■ Problem statement: Each line from the first entry to the line with "<td colspan=5 align=center><img", both included, is to be returned unchanged, with any pictures dropped.

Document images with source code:

--- --- ---

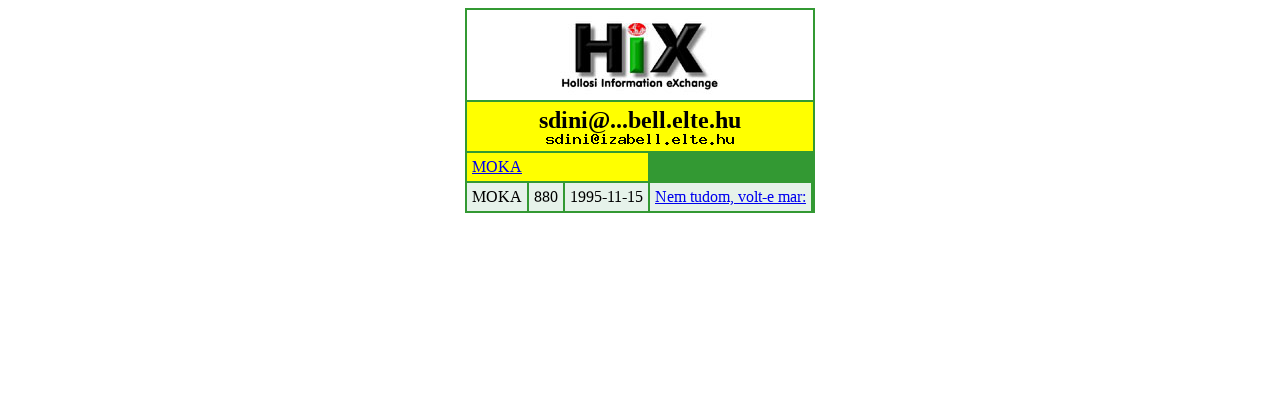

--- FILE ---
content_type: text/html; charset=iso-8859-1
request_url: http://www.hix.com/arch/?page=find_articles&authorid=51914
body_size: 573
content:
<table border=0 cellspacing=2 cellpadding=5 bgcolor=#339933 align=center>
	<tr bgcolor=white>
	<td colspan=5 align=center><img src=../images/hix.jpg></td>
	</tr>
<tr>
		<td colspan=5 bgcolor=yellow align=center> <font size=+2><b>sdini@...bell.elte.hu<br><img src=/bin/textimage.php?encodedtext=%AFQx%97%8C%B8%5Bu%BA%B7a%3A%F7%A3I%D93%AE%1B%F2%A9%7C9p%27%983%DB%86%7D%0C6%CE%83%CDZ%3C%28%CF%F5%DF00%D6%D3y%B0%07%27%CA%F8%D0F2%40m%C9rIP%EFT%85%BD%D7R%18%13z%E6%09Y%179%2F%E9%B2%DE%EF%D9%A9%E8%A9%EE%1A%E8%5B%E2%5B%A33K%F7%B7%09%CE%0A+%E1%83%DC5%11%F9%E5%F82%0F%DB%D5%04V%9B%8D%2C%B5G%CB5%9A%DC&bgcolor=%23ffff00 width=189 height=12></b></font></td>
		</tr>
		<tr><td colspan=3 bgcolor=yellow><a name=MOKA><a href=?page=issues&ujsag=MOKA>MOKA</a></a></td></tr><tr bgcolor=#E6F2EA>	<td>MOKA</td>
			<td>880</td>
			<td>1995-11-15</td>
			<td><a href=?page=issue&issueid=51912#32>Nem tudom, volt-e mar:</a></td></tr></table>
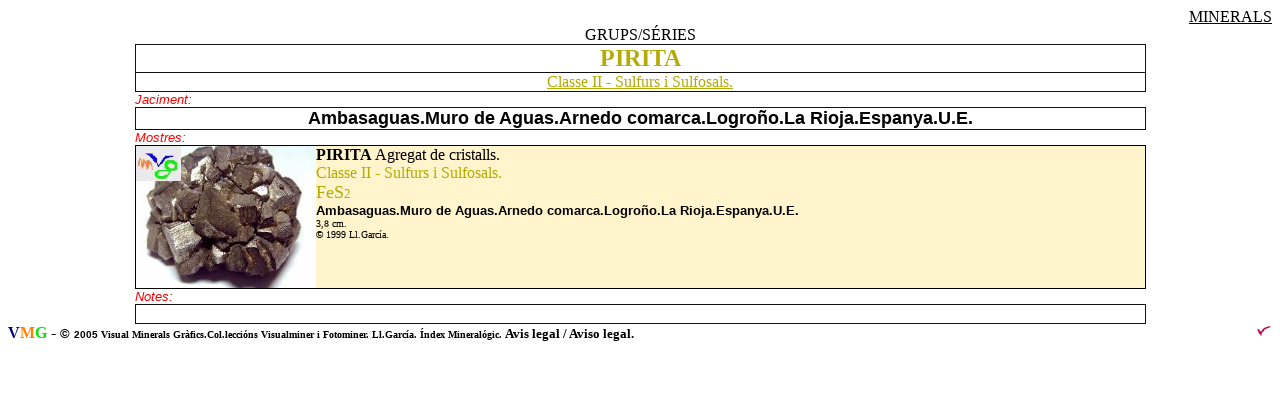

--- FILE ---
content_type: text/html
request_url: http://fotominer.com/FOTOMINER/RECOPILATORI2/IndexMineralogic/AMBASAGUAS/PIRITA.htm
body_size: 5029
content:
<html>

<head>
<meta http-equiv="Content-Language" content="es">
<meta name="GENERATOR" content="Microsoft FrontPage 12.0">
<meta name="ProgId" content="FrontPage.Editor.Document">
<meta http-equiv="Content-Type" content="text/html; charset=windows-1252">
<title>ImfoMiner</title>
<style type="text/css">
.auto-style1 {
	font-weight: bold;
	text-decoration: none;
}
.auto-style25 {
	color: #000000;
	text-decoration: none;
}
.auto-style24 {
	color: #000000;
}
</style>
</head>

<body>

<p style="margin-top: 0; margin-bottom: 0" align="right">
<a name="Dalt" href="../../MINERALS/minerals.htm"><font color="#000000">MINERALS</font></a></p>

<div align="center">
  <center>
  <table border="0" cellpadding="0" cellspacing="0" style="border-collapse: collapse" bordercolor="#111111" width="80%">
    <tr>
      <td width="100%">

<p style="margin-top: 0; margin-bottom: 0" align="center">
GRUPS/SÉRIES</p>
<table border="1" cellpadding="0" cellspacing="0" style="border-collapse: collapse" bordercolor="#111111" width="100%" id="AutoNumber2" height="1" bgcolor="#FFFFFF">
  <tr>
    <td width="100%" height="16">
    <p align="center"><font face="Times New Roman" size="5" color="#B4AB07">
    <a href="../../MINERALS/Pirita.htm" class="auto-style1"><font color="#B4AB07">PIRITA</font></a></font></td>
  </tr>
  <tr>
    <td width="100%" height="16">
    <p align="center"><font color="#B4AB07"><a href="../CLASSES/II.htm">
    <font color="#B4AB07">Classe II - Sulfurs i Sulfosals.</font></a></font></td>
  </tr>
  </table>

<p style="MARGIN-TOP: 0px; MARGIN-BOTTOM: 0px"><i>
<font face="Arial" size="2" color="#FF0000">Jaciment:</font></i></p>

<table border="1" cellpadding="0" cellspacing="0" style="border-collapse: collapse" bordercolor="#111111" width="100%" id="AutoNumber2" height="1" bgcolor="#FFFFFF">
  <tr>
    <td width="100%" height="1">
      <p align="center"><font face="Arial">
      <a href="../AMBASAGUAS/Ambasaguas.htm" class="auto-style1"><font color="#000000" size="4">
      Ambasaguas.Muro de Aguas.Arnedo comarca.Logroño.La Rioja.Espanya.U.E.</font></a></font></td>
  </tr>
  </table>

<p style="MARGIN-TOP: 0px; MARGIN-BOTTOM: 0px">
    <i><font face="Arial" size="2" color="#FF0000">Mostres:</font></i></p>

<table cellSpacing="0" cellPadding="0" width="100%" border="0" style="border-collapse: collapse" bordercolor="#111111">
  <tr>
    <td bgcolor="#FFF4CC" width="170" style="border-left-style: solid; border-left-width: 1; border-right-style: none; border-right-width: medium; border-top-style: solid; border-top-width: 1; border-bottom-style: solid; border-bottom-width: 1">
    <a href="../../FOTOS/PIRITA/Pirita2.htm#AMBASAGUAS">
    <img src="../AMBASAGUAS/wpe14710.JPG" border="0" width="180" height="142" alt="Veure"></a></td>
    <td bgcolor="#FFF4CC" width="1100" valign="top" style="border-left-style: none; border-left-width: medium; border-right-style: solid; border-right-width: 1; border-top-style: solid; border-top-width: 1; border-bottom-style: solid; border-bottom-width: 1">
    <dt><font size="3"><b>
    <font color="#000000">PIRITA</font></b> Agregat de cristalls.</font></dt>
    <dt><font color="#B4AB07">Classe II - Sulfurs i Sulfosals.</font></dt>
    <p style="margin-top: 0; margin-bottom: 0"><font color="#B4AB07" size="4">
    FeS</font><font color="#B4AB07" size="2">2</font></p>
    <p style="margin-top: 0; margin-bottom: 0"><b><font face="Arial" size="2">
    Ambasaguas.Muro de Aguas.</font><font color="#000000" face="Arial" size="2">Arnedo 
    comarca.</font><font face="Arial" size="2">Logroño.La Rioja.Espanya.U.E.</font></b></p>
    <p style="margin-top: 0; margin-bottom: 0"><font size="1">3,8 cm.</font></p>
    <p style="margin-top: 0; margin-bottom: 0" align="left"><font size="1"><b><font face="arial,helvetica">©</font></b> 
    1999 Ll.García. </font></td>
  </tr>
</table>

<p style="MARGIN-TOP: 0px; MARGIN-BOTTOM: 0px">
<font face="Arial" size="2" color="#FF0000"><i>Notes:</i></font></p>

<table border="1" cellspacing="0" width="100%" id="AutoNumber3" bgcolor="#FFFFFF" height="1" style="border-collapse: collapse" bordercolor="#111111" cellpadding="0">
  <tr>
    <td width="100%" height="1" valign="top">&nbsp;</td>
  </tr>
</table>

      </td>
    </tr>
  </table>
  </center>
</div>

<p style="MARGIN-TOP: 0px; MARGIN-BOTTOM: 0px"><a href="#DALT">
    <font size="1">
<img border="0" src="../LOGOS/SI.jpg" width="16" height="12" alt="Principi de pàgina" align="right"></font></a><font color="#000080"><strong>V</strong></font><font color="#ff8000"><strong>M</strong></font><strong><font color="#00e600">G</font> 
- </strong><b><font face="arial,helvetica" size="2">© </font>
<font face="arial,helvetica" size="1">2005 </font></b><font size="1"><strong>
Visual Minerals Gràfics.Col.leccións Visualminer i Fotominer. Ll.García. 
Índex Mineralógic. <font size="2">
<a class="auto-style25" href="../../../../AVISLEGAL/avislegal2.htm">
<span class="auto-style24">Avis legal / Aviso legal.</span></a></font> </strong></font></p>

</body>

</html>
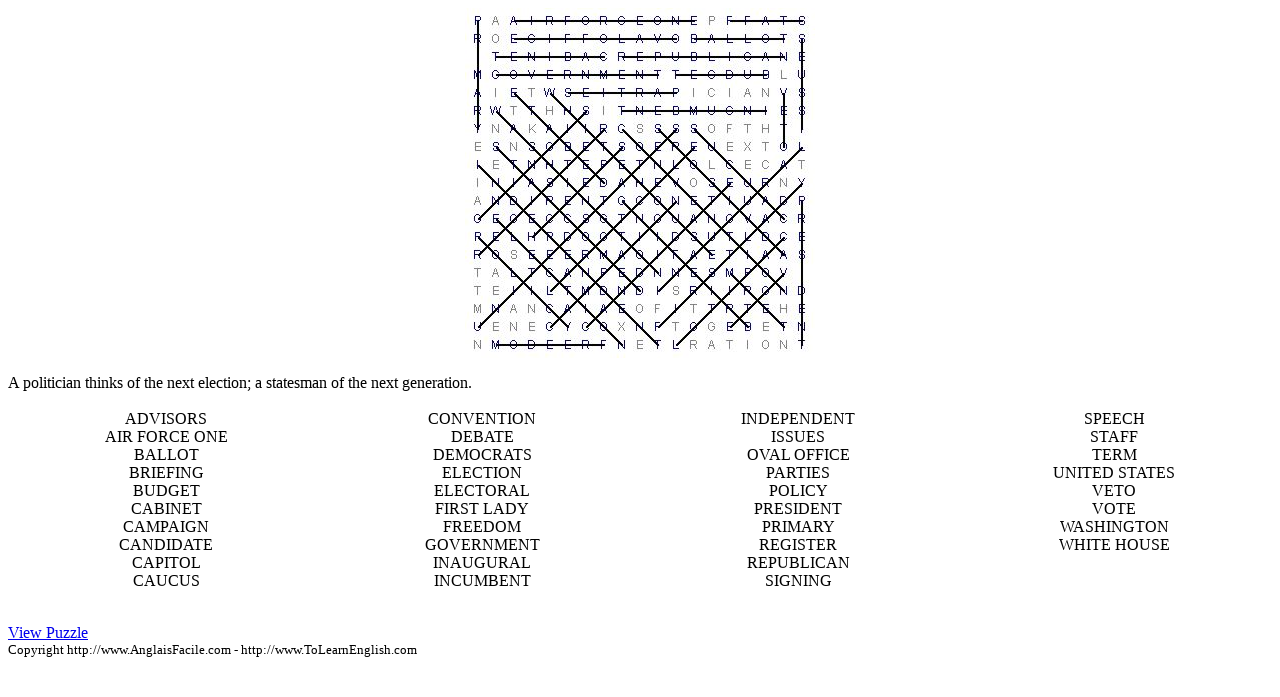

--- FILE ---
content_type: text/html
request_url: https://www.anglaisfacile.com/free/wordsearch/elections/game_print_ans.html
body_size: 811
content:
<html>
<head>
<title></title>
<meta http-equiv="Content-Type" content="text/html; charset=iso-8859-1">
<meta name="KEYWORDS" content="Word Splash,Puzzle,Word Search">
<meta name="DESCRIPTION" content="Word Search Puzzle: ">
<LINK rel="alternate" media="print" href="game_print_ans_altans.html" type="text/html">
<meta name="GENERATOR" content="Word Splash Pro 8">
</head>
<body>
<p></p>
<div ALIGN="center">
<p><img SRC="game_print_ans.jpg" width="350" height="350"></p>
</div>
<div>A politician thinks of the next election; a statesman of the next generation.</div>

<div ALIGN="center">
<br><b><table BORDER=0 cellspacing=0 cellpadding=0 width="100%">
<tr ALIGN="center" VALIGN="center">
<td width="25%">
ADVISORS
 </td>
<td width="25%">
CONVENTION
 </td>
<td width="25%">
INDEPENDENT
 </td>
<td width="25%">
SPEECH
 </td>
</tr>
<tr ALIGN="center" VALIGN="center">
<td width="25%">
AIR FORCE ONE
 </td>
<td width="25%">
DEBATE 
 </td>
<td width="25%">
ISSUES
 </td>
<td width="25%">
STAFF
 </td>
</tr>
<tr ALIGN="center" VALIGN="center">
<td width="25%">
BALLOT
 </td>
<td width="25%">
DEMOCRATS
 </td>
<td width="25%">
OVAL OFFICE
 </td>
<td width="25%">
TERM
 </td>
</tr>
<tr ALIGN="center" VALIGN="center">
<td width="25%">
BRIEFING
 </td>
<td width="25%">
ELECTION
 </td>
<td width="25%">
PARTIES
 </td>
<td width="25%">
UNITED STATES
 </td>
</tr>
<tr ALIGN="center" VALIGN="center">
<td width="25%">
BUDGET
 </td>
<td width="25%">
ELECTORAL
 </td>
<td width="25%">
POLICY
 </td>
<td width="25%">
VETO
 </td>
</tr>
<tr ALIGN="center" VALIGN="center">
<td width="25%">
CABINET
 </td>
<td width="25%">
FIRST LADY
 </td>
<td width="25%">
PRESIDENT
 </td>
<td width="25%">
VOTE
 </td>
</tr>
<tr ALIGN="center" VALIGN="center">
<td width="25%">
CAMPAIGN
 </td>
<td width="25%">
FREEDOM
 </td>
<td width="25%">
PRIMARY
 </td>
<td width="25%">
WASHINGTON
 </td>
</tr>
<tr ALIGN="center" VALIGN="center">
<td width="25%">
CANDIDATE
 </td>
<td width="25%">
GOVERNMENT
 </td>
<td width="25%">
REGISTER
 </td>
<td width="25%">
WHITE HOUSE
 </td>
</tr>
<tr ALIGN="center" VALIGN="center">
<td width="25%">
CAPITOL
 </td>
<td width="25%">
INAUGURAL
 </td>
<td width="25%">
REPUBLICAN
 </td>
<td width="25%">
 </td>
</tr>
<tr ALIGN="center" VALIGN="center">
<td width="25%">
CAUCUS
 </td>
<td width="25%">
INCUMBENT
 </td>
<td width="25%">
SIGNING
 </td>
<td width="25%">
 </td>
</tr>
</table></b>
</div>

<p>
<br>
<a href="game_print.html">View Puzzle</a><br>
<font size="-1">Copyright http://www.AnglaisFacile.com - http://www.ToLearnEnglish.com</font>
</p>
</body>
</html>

--- --- ---

■ Answer to this exercise:
--- FILE ---
content_type: text/html; charset=iso-8859-1
request_url: http://www.hix.com/arch/?page=find_articles&authorid=51914
body_size: 573
content:
<table border=0 cellspacing=2 cellpadding=5 bgcolor=#339933 align=center>
	<tr bgcolor=white>
	<td colspan=5 align=center><img src=../images/hix.jpg></td>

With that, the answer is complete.